Second, we need versions to track data updates inside a datastore. For example, we need to be able to revert certain data updates on a dataset if they are made by mistake. Versioning every data operation will make things a lot easier when it comes to data failure recovery and data deletions.
Many teams use existing version control tools like Git, which works well with code, but, due to a combination of file size constraints and the fact that git is not ideal for binaries, doesn’t work as well for datasets and trained models.
In our proposal, we assign versions based on user requests, not on actual files. For data change versioning (dataset updates), each data update request is mapped with one changeset, incrementing the next changeset version up by 1: changeset 1, 2, … N. For training data versioning, we generate a version string by hashing the data query in the submitted dataset preparation request (DatasetTarballParams — see detail in “Unified Dataset Fetching API” section). This runs much faster and requires much less computation than hashing on large groups of files.
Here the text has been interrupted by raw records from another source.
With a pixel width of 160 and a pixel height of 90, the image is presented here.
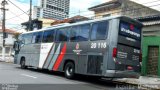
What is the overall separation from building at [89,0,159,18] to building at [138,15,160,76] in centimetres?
718

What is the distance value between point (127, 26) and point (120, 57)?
1705mm

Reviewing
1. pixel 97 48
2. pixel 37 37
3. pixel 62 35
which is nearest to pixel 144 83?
pixel 97 48

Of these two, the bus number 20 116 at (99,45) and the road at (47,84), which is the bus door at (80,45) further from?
the road at (47,84)

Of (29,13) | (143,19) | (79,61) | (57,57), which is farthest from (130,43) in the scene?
(29,13)

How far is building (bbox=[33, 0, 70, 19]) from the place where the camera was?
39.0 meters

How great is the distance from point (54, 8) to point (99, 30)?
25917 millimetres

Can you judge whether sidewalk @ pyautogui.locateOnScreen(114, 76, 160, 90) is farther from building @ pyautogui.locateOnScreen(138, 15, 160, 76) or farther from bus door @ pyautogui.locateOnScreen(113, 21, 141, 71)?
building @ pyautogui.locateOnScreen(138, 15, 160, 76)

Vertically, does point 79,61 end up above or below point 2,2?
below

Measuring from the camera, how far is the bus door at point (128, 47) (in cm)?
1434

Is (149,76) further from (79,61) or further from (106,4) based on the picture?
(106,4)

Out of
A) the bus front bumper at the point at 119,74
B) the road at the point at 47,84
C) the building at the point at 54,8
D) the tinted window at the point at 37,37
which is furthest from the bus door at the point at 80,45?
the building at the point at 54,8

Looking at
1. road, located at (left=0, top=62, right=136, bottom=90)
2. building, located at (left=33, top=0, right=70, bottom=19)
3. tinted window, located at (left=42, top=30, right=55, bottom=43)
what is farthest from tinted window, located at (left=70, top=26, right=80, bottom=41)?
building, located at (left=33, top=0, right=70, bottom=19)

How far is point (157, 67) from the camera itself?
2173 cm

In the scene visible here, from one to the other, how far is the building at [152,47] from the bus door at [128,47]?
6.52m
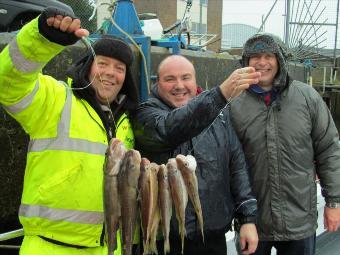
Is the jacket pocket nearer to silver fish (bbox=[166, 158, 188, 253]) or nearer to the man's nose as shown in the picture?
silver fish (bbox=[166, 158, 188, 253])

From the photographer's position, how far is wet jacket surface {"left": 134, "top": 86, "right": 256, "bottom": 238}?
9.55 feet

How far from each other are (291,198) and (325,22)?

In short, what we’ve done with our dataset management system is to break the convention that a dataset necessarily equals a static group of files. We’ve separated the concepts of data in a datastore training data used by a given training experiment, the former being stationary but the latter being dynamic. Then, we defined the dataset as a virtual group to bring the two types of data together.
Another advantage of using this virtual dataset is it makes training with highly restricted data possible by storing only queries instead of real files, which allows us to satisfy customer requirements while also respecting their data.
To optimize for performance and to allow for versioning, we make a dataset version number from the user’s request context instead of using file hash, and we approach dataset fetching with an API-led approach.
In designing the system in this manner, we satisfied the major challenges of dataset management at scale.